Twenty studies comprising 12,754 patients were assessed. Cutoffs for PLR defining risk groups ranged from 150 to 300 and were dichotomous (12 studies; group 1) or split into three groups (<150/150-300/>300, 8 studies; group 2). Higher PLR was associated with significantly worse OS in group 1 [HR = 1.87; 95% confidence interval (CI, 1.49-2.34); P < 0.001] and with a nonsignificant association in group 2 (HR per higher category = 1.21; 95%CI, 0.97-1.50; P = 0.10). The size of effect of PLR on OS was greater for metastatic disease (HR[group 1] = 2.0; 95% CI, 1.6-2.7; HR[group 2] = 1.6; 95% CI, 1.1-2.4) than for early-stage disease (HR[group 1] = 1.5; 95% CI, 1.0-2.2; HR[group 2] = 1.0; 95% CI, 0.8-1.3). A significant association was observed for colorectal, hepatocellular, gastroesophageal, ovarian, and pancreatic carcinoma in group 1 and for colorectal cancers in group 2.

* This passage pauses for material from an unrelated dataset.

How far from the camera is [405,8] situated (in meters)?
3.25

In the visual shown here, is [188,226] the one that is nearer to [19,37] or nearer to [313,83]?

A high PLR is associated with worse OS in various solid tumors. Further research of its regulation and relevance in daily practice is warranted.
PLR is a readily available and inexpensive biomarker with independent prognostic value in solid tumors.
炎症影响癌症的发生和发展。血小板与淋巴细胞比值(PLR)升高作为一种炎症标志物,已与多种恶性肿瘤的不良预后相关。在此,我们量化了这一生物标志物的预后影响。
对数据库进行系统综述,以确定探索实体瘤中血液PLR与总生存期(OS)之间关联的出版物。数据汇总进行荟萃分析。通过疾病组和PLR临界值组计算OS的合并风险比(HR),并使用通用逆方差和随机效应模型进行加权。
评估了20项研究,共12754例患者。定义风险组的PLR临界值范围为150至300,分为二分法(12项研究;第1组)或分为三组(<150/150 - 300/>300,8项研究;第2组)。在第1组中,较高的PLR与显著更差的OS相关[HR = 1.87;95%置信区间(CI,1.49 - 2.34);P < 0.001],在第2组中关联不显著(每高一个类别HR = 1.21;95%CI,0.97 - 1.50;P = 0.10)。PLR对OS的影响大小在转移性疾病中(HR[第1组]= 2.0;95%CI,1.6 - 2.7;HR[第2组]= 1.6;95%CI,1.1 - 2.4)大于早期疾病(HR[第1组]= 1.5;95%CI,1.0 - 2.2;HR[第2组]= 1.0;95%CI,0.8 - 1.3)。在第1组中,结直肠癌、肝细胞癌、胃食管癌、卵巢癌和胰腺癌以及在第2组中的结直肠癌观察到显著关联。
高PLR与多种实体瘤中更差的OS相关。有必要进一步研究其在日常实践中的调节和相关性。
PLR是一种易于获得且廉价的生物标志物,在实体瘤中具有独立的预后价值。